### Task objective
Write out every entry below exactly as it appears. Pictures do not belong in the copy.

[Brief descriptive captions]
* * * * * * * * *

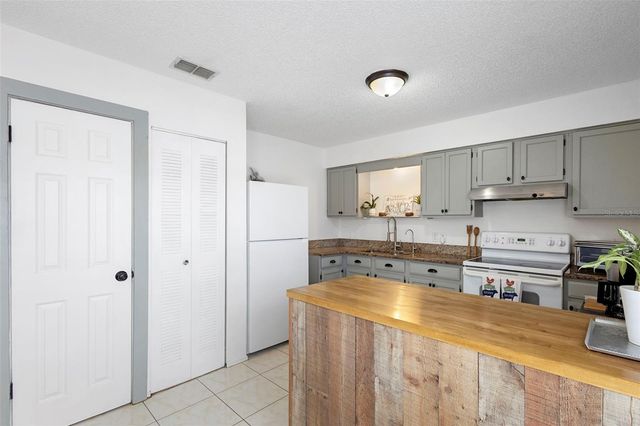 2771 S SLATER DRIVE, Deltona, FL 32738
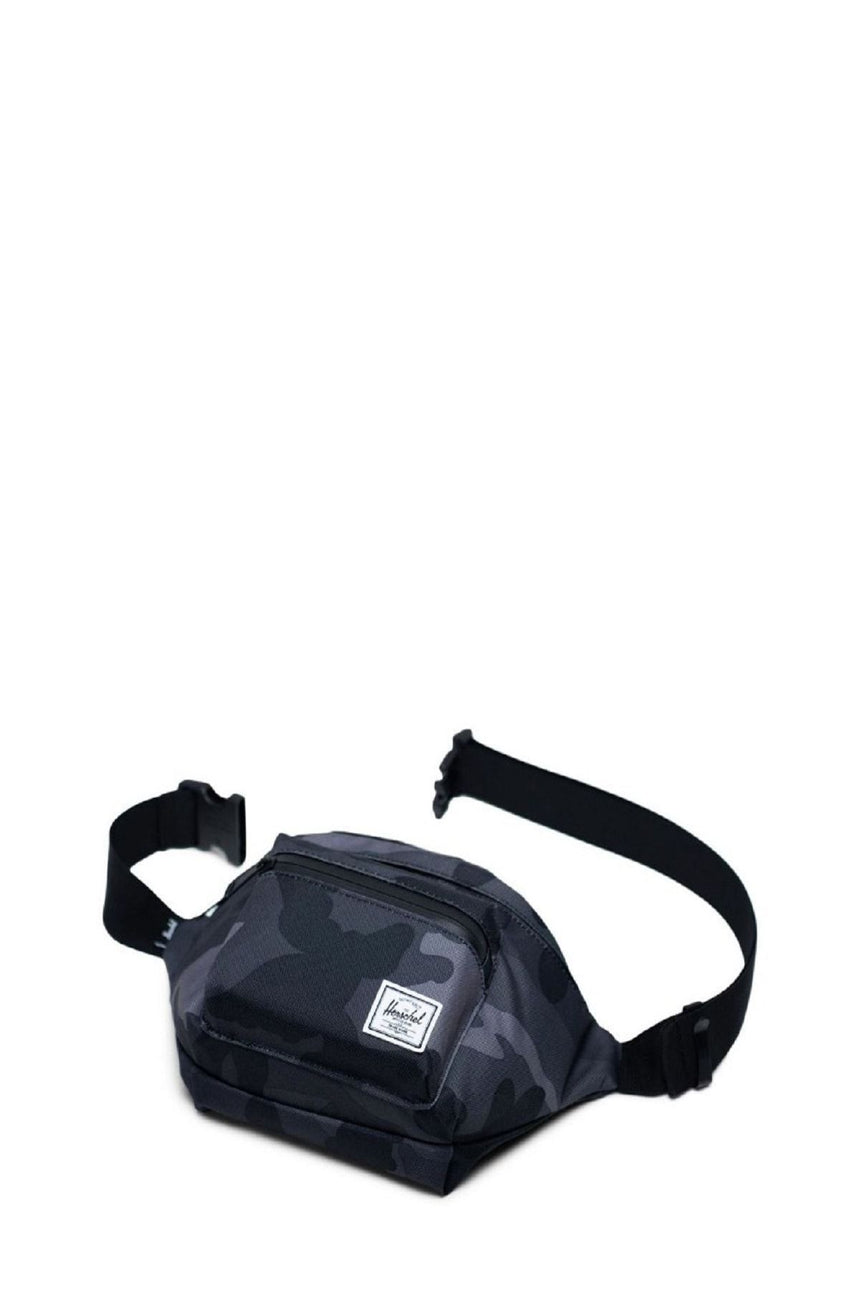 Herschel Seventeen Bel Çantası Night Camo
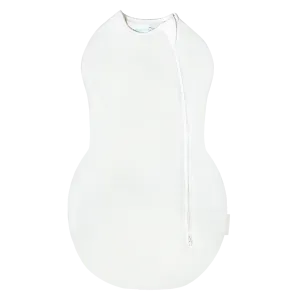 Sleepea® Comforter Swaddle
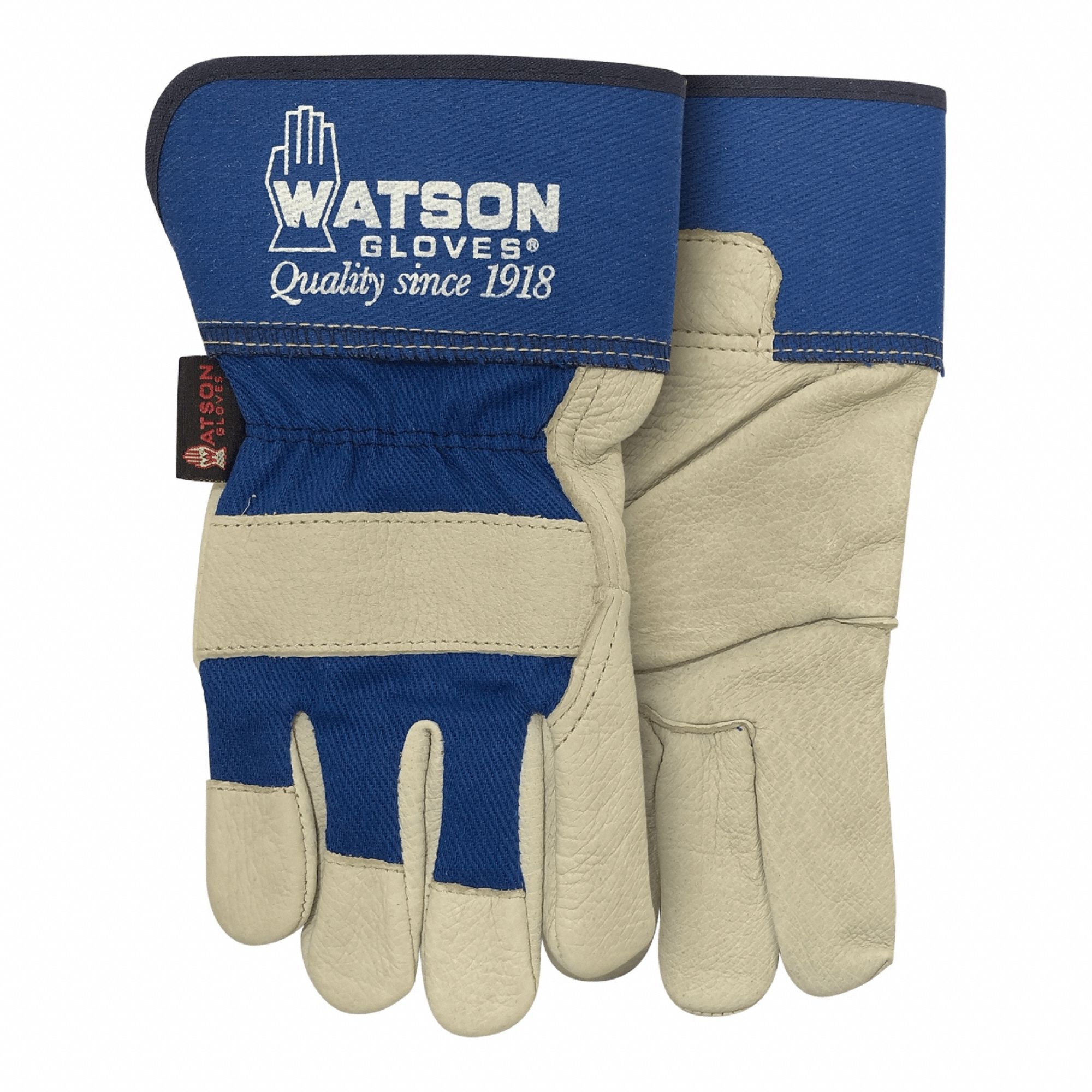 Watson Gloves 3G-OTH-553874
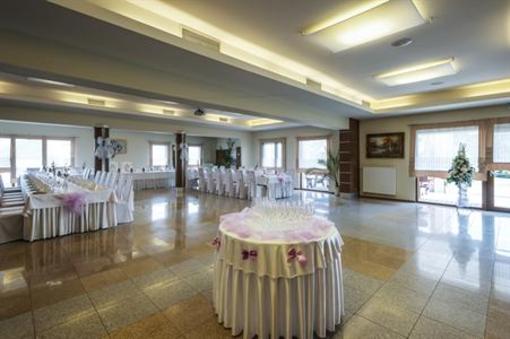 фото отеля Henlex Hotel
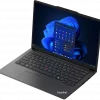 Ordinateur Portable Lenovo Thinkpad E14 Gen 6 (21M7000HFE)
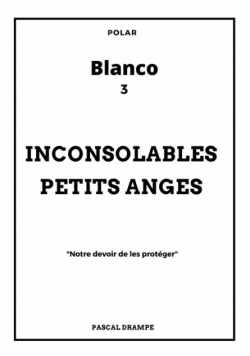 Inconsolables petits anges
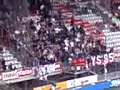 Nancy PSG 2 Nancy PSG 2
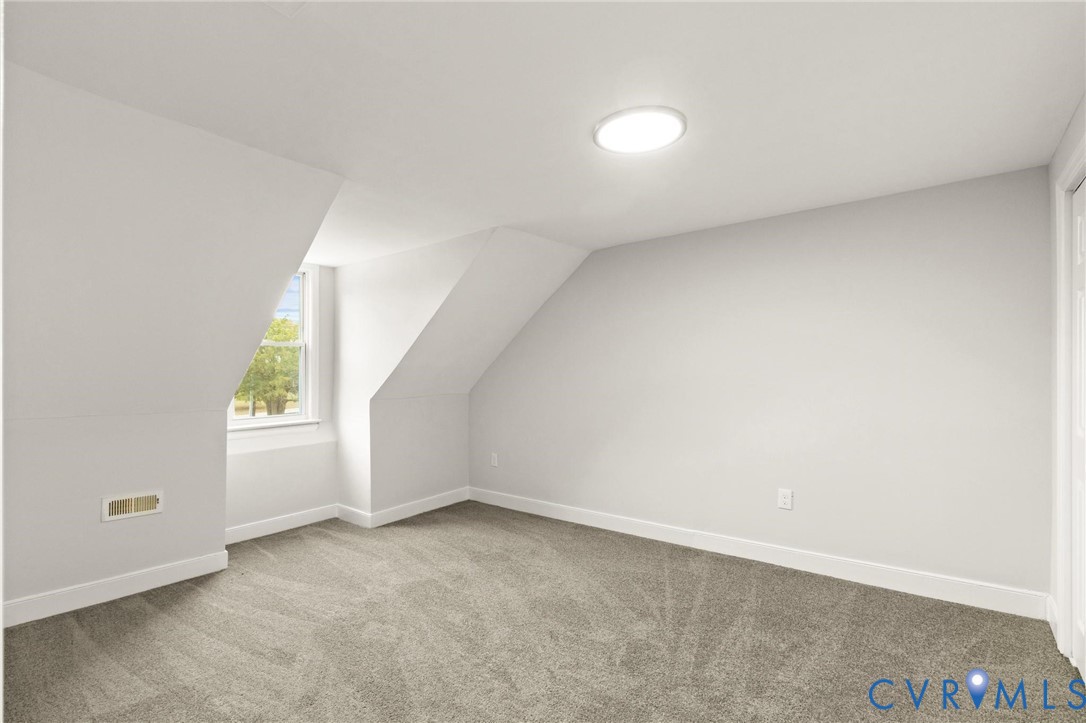 7900 Varina Road Henrico, VA 23231 - Photo 34 of 46 Gallery Image 34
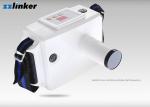 Radiography 30KHz LED Display 60kv Dental X Ray Machine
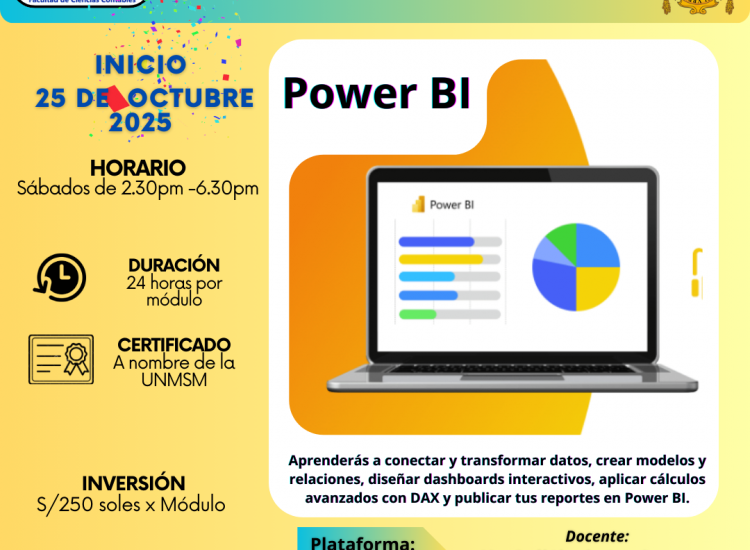 POWER BI FINAL (5) (1)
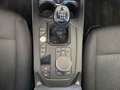 BMW 118 i Navi AppleCar *Performance 19Zoll* PDC v+h Schwarz - thumbnail 20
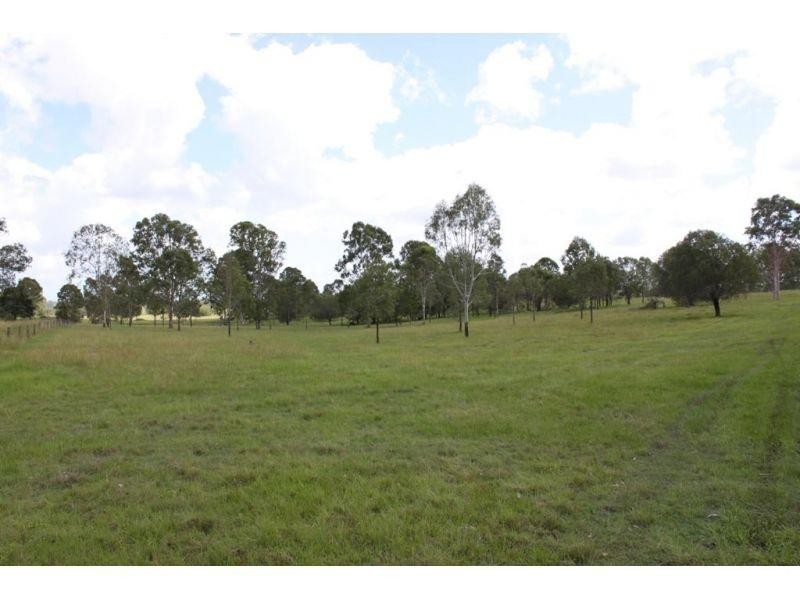 460 Wide Bay Highway, Bells Bridge QLD 4570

* * * * * * * * *

### Answer to this task
 2771 S SLATER DRIVE, Deltona, FL 32738
 Herschel Seventeen Bel Çantası Night Camo
 Sleepea® Comforter Swaddle
 Watson Gloves 3G-OTH-553874
 фото отеля Henlex Hotel
 Ordinateur Portable Lenovo Thinkpad E14 Gen 6 (21M7000HFE)
 Inconsolables petits anges
 Nancy PSG 2 Nancy PSG 2
 7900 Varina Road Henrico, VA 23231 - Photo 34 of 46 Gallery Image 34
 Radiography 30KHz LED Display 60kv Dental X Ray Machine
 POWER BI FINAL (5) (1)
 BMW 118 i Navi AppleCar *Performance 19Zoll* PDC v+h Schwarz - thumbnail 20
 460 Wide Bay Highway, Bells Bridge QLD 4570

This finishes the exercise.